■ ACTIVITY: Write out again, word for word, the lines below from the line that holds "Poster close inspection" through the line that holds "vidaXL Mueble De", omitting pictures.

■ INPUT DATA:
*** Block opens ***

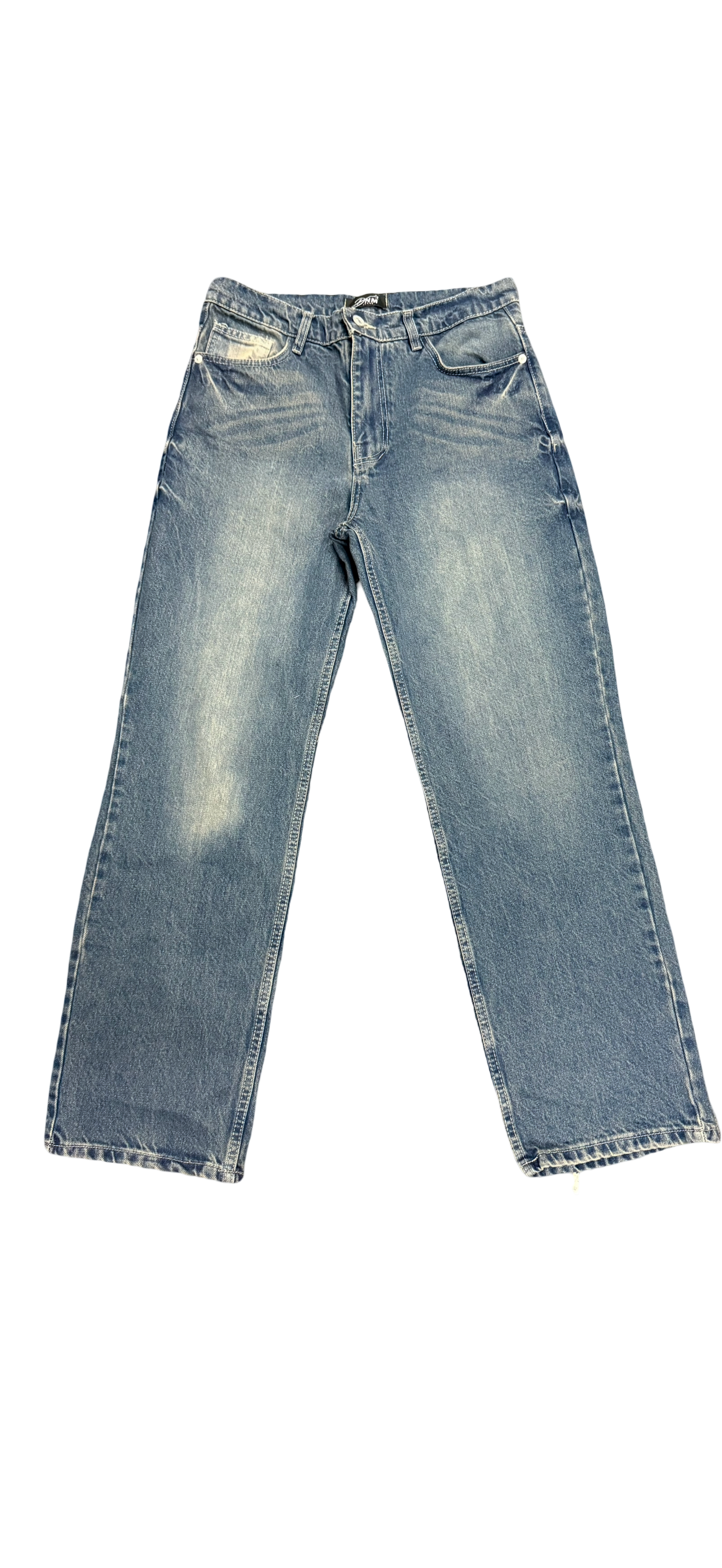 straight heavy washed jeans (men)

*** Block closes ***
*** Block opens ***

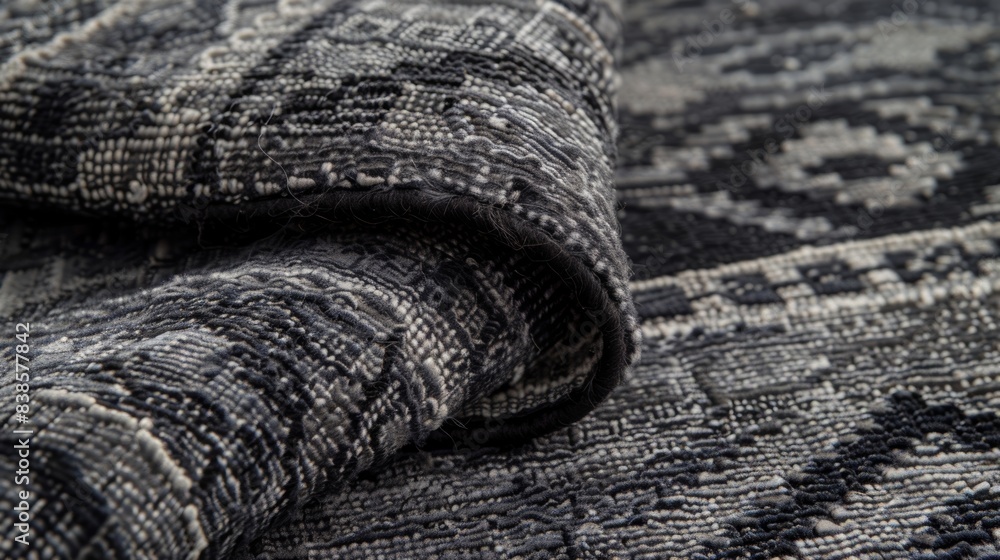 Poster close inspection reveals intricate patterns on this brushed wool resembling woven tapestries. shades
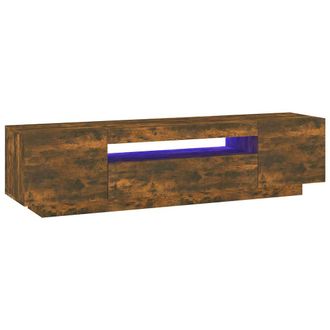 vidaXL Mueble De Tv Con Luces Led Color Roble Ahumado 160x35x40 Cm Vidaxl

*** Block closes ***
*** Block opens ***

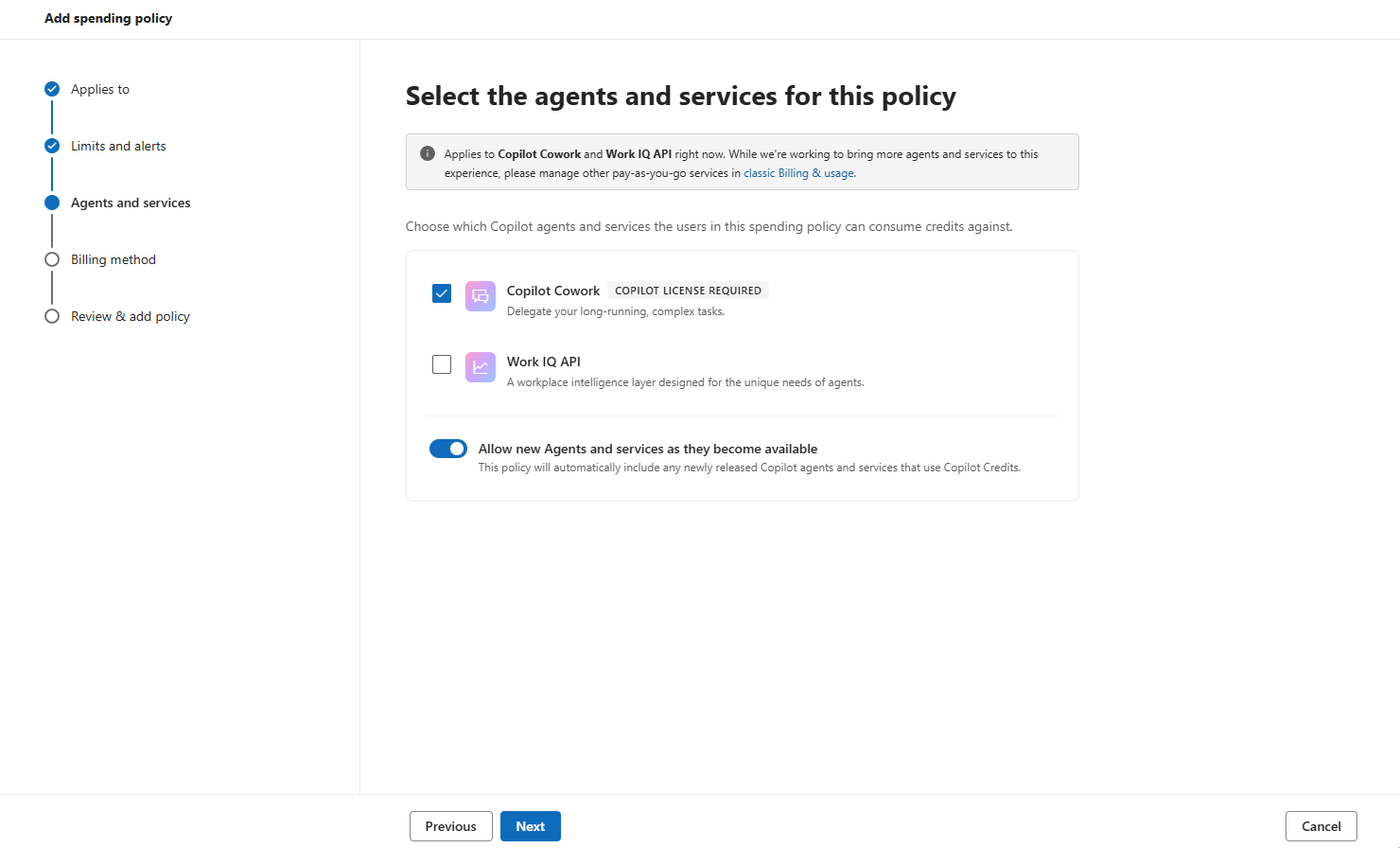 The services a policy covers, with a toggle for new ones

*** Block closes ***

■ SOLUTION:
 Poster close inspection reveals intricate patterns on this brushed wool resembling woven tapestries. shades
 vidaXL Mueble De Tv Con Luces Led Color Roble Ahumado 160x35x40 Cm Vidaxl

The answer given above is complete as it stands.